Etherlords – popularna seria turówek fantasy powróci jako mobilna strategia na iOS
Rosyjskie studio Nival zapowiedziało grę Etherlords, czyli pierwszą odsłonę udanego cyklu turówek fantasy, która opracowana została z myślą o urządzeniach mobilnych.
Coraz częściej klasyczne, ale nieco już zapomniane marki zostają wskrzeszane na urządzeniach mobilnych. Do długiej listy serii tego typu wkrótce dołączy cykl turowych strategii fantasy Etherlords, którego najnowsza odsłona został właśnie zapowiedziana na iOS.
Na razie nie wiadomo, czy w planach są także wersje na Androida i Windows Phone. Produkcja zadebiutuje 4 września i wykorzysta model darmowy z mikropłatnościami. Twórcy zarzekają się, że zostanie on sensownie zrealizowany i zabraknie w nim mechanizmu energii, który w innych grach powoduje, że bez wydawania pieniędzy musimy czekać kilka godzin zanim będziemy mogli wykonać kolejną akcję.
Na razie informacje na temat projektu są dosyć skromne.
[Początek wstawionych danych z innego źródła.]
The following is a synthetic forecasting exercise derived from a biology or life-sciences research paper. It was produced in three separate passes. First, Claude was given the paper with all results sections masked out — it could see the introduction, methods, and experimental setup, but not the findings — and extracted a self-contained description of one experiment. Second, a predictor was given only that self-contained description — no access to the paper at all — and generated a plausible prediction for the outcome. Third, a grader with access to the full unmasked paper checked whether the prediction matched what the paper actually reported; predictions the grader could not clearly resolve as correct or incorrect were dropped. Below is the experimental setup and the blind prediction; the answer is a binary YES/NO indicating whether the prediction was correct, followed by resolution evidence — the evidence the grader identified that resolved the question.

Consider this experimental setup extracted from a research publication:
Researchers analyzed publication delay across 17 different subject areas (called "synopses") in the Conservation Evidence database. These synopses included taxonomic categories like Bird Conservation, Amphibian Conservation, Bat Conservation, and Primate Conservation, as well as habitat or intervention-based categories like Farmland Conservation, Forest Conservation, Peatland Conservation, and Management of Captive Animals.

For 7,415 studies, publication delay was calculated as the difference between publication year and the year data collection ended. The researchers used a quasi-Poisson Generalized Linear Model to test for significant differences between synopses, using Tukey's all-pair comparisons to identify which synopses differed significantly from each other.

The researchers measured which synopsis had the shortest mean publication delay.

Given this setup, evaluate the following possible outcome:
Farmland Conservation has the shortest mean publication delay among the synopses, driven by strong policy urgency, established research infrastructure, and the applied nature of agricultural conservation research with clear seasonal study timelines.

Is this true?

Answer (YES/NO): NO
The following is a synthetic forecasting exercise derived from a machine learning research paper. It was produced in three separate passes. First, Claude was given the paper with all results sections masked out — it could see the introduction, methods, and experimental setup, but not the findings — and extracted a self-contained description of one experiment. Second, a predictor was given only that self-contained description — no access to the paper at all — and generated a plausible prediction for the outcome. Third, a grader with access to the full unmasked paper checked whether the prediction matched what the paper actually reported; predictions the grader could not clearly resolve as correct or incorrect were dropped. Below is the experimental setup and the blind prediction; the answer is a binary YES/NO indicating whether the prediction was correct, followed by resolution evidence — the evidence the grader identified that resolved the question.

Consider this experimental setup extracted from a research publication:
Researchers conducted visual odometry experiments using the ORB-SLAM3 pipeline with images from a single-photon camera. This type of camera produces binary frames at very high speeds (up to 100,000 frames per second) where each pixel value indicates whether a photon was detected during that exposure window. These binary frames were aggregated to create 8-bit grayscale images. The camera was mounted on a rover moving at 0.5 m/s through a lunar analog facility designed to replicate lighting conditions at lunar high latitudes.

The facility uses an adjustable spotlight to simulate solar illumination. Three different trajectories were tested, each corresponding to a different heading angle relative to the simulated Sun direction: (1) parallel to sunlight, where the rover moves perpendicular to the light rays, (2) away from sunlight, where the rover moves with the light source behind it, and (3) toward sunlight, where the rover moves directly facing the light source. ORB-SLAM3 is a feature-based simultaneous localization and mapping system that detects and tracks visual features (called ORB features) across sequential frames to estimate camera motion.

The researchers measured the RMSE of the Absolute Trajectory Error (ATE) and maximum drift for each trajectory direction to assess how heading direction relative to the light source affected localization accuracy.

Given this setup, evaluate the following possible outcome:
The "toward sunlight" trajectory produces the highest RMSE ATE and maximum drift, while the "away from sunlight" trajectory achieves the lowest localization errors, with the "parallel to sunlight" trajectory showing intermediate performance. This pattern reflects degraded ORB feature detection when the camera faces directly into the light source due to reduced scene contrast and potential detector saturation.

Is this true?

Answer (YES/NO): NO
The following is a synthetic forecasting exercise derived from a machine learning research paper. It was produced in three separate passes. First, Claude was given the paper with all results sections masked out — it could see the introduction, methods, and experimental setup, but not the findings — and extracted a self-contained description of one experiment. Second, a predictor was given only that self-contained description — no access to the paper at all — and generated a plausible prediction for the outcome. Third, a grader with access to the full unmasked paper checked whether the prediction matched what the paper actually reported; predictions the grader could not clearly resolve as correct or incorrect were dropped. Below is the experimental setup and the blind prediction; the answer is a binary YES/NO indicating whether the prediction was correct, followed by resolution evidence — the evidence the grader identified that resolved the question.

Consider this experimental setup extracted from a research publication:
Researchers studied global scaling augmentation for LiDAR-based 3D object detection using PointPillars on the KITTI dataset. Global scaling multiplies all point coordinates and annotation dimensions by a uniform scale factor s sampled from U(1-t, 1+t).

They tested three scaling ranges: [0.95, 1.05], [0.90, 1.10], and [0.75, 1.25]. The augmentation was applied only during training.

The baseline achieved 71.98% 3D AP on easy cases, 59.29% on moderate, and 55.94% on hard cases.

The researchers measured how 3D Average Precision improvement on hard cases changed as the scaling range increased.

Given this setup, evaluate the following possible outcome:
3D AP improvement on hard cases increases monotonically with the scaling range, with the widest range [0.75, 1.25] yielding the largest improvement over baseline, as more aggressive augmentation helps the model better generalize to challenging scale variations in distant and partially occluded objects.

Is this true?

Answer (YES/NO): NO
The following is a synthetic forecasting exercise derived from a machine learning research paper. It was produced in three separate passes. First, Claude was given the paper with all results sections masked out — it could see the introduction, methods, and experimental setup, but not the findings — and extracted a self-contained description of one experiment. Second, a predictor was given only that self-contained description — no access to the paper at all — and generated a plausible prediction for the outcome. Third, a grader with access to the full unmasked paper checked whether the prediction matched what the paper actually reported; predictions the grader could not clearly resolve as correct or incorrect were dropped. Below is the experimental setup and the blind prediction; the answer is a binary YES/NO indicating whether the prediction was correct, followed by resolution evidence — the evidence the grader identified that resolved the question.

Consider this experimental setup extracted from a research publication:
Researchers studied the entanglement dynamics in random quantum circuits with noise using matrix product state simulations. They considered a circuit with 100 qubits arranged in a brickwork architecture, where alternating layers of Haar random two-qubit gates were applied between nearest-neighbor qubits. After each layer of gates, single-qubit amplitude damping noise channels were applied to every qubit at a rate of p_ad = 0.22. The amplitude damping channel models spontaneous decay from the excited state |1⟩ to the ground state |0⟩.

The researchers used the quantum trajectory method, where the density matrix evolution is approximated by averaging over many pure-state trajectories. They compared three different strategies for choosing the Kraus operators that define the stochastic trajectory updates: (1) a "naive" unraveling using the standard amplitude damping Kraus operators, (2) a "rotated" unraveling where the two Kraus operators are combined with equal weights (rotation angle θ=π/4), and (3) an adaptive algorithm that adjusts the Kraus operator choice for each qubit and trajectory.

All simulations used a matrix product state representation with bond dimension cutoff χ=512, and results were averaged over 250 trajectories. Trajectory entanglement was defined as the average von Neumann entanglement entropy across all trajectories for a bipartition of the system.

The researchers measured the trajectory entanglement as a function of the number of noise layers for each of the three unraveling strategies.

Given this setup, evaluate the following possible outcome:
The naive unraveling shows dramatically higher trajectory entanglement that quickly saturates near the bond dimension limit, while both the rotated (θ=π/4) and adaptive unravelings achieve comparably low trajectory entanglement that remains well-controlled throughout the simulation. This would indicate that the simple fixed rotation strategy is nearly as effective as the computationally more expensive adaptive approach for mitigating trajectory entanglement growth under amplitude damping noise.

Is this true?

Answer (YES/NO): NO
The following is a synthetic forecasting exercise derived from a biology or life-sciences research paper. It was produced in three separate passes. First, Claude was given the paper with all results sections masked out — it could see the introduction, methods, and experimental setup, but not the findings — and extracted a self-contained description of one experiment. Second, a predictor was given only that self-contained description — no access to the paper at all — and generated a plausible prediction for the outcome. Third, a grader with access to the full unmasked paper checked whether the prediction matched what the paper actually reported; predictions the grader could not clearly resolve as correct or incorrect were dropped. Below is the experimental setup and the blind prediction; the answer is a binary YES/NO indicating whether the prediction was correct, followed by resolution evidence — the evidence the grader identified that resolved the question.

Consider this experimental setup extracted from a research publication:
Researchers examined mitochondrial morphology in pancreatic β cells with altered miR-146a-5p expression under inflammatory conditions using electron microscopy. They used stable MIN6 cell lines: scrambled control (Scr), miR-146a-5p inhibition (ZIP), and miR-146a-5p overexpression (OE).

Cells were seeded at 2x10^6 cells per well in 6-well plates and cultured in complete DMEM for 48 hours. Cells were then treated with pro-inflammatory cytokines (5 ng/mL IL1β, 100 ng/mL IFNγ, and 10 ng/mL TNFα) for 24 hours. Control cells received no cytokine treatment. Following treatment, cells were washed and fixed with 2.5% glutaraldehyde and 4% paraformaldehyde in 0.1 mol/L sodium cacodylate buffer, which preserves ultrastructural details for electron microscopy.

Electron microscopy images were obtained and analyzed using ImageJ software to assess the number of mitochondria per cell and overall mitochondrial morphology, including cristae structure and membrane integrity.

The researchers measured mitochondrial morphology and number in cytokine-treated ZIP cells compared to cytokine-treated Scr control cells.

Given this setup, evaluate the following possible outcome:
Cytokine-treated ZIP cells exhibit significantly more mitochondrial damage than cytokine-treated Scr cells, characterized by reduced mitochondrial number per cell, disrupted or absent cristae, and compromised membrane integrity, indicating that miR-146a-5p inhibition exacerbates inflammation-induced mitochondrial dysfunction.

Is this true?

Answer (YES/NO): NO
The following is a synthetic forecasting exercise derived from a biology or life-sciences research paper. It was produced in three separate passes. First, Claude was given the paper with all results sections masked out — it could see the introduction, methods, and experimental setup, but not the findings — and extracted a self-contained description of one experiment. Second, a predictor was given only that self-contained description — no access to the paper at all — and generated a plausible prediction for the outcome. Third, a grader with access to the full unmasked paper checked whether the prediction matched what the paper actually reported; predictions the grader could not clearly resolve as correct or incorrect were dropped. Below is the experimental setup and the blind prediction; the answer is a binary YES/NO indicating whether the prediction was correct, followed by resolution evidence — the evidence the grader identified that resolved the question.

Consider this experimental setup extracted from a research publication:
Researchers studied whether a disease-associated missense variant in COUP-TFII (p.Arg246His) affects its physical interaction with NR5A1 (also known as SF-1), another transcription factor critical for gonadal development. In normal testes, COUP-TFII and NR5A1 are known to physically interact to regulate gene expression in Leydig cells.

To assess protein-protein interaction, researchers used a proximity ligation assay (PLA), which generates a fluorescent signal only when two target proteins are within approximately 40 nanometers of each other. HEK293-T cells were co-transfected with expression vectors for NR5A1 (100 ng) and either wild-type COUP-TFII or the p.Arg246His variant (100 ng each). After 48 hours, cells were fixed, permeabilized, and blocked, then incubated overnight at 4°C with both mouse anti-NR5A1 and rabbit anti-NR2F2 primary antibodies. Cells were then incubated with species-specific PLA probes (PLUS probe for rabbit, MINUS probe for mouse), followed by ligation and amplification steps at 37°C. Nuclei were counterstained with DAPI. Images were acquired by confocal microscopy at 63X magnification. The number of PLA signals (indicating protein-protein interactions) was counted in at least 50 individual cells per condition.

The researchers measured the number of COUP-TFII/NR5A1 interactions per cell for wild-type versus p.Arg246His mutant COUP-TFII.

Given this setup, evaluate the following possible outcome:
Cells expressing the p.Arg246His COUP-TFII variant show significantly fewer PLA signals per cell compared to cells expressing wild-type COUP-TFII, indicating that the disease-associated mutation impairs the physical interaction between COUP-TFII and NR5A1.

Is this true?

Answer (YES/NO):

Akcja toczyć się będzie po wielkim Kataklizmie, który doprowadził całą rzeczywistość do ruiny. Wcielimy się w jedną z tytułowych boskich istot, posiadającą moc tworzenia światów. Tę i inne zdolności wykorzystamy do podbijania nowych terenów i rywalizowania z podobnymi nam bóstwami, a ostatecznym celem będzie odkrycie przyczyny Kataklizmu.
Rozgrywka podzielona zostanie na dwie płaszczyzny. Na pierwszej z nich zajmiemy się budową światów, które następnie będziemy eksplorowali w celu zgromadzenia surowców. Drugą płaszczyzną mają być bitwy. Starcia zaoferują małą skalę i dużą dynamikę. Autorzy chcą, aby jedna potyczka trwała około 60 sekund. Istotną rolę odegra mechanika gromadzenia, tresowania i łączenia potworów. W sumie na zebranie czekać na 180 takich bestii. Poza kampanią szykowany jest również tryb multiplayer, w którym zmierzymy się z innym użytkownikami.
Za nowe Etherlords odpowiada rosyjskie studio Nival, czyli ten sam zespół, który opracował wcześniejsze pecetowe odsłony tego cyklu. Jeśli zapowiedzi autorów odnośnie łagodnych mikropłatności okażą się prawdziwe, to produkcja może okazać się ciekawą turową strategią. Szkoda tylko, że autorzy nie spróbowali skonwertować pierwszych dwóch części na urządzenia mobilne.